真言宗の托鉢僧侶の逝去

望月崇英さん

2010年8月から東京銀座の交差点に立って托鉢を続けていた真言宗の僧侶望月崇英さん(66)が新型コロナの感染により今年1月18日に逝去されました。

コロナに倒れた托鉢僧 大震災、被災地で祈り―銀座交差点に立ち10年

若い頃はミュージシャンを目指してて渡米したこともあるそうで、40代半ばに高野山にて修行して仏門に入ってからは多くの人の悩み苦しみに耳を傾けて、東日本大震災の時には被災地で被災者の救済と供養のために身を捧げ、今年の3月にも被災地に供養のために出掛ける予定だったそうです。

最後に友人に宛てられたメッセージには「コロナにかかって良かったこともある。感謝です」とあり、托鉢行を実践する行者としての心優しい愛溢れる人柄が感じられます。

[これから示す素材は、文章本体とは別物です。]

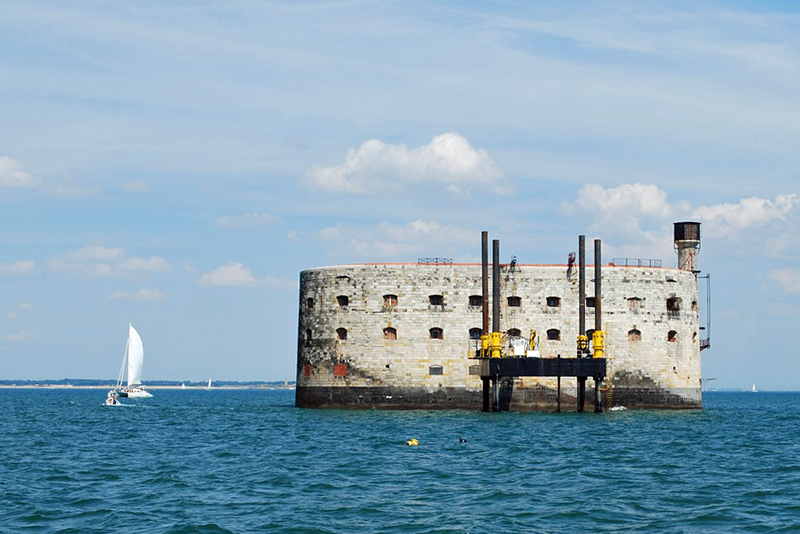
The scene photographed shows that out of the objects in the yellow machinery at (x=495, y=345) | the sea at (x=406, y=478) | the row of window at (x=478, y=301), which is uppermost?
the row of window at (x=478, y=301)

自分の寺を持たずに活動する僧侶は遊行僧と言われ、托鉢をしながら民衆の救済をするという目的に専念することが出来ますので、何かを守るというしがらみから解放されて、ある意味最も僧侶らしく、仏の使命を肩代わりする菩薩行でもあるのです。

新型コロナの混乱が続く中で、これからワクチンなどの希望が見えてきた矢先の御逝去はとても残念な事で御座います。

こういう方は何処の世界に行かれてもご修行なさることでしょう、お疲れ様で御座いました。